Изменить стиль страницы

— Это старинное стихотворение о девушке, которую дождь и ветер застали врасплох. Если я не ошибаюсь, его автор — Гётаи. Он жил в восемнадцатом веке.

— А вам не кажется, что строчка «на камни толкнув» звучит как-то зловеще?

— Почему это «толкнув»? Здесь просто говорится о том, что сильный порыв ветра растрепал ее волосы и кимоно.

— Сдается мне, здесь есть какой-то скрытый смысл.

— Да, бросьте вы, это классика. Это стихотворение можно найти во всех школьных учебниках. А если вы хотите побольше узнать о хайку, то можете записаться в наш вечерний кружок по изучению хайку. Мой брат является членом совета. Он мог бы замолвить за вас словечко и подсказать расписание.

— Спасибо. Кажется, через пару дней я снова обращусь к вам за консультацией по поводу хайку.

— Что значит через несколько дней? Хайку требует к себе серьезного отношения, этим нужно заниматься каждый день.
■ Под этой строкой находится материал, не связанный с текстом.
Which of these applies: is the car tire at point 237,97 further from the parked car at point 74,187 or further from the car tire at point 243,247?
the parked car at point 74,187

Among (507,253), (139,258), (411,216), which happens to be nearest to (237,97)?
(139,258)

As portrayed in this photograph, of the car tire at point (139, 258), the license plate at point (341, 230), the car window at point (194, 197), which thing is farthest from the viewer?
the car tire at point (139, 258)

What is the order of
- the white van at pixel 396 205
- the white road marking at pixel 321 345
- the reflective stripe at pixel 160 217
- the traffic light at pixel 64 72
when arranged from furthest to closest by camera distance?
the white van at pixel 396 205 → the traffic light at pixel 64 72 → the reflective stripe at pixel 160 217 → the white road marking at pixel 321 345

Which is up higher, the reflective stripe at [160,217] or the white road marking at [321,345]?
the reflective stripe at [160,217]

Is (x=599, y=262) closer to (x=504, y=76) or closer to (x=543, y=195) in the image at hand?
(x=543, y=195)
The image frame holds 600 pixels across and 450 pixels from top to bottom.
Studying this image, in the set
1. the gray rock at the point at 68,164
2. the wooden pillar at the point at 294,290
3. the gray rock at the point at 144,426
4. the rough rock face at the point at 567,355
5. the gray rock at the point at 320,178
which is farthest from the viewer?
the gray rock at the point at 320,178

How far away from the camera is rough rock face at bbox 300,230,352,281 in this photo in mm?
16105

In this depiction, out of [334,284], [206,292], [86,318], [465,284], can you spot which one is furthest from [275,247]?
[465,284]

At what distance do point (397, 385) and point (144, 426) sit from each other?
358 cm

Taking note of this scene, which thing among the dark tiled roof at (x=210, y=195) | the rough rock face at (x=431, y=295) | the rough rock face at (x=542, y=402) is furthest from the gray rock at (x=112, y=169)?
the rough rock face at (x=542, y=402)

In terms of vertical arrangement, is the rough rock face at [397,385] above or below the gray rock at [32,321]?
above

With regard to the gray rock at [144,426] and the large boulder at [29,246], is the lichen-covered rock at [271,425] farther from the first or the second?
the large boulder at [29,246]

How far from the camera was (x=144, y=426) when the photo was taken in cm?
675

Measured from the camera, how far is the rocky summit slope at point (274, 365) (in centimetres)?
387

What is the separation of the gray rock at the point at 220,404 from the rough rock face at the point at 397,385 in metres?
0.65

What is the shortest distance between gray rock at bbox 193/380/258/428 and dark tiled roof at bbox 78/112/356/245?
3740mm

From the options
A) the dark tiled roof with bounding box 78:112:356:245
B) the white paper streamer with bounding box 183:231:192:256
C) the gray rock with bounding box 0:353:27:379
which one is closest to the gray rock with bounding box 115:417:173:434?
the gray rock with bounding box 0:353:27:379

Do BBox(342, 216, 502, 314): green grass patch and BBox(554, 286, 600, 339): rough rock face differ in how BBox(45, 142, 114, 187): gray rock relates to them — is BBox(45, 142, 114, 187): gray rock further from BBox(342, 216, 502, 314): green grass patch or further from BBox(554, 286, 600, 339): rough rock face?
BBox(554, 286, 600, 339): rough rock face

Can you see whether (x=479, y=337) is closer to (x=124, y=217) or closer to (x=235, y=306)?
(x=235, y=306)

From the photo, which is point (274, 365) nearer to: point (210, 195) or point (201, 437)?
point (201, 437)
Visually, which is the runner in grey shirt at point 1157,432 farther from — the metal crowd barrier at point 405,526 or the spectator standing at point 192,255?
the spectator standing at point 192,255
И вообще, я хотел бы послушать ваши собственные стихи.

— Когда-нибудь почитаю, — пообещала я, наверняка зная, что вероятность того, что я когда-нибудь напишу хайку, равна тому, как если бы я написала статью о посуде Каяма в журнал «Стрелы бамбука». То есть практически нулю.

Придя домой, я обнаружила на полу письмо. Мне опять стало нехорошо, но, по крайней мере, теперь я знала, что оно адресовано мне, а не моей тете. Кроме того, я могла вычеркнуть Мэри Кумамори из списка подозреваемых. Вряд ли бы она специально поехала за мной в Токио для того, чтобы подсунуть под дверь письмо в тот момент, когда я болтала с господином Вакой.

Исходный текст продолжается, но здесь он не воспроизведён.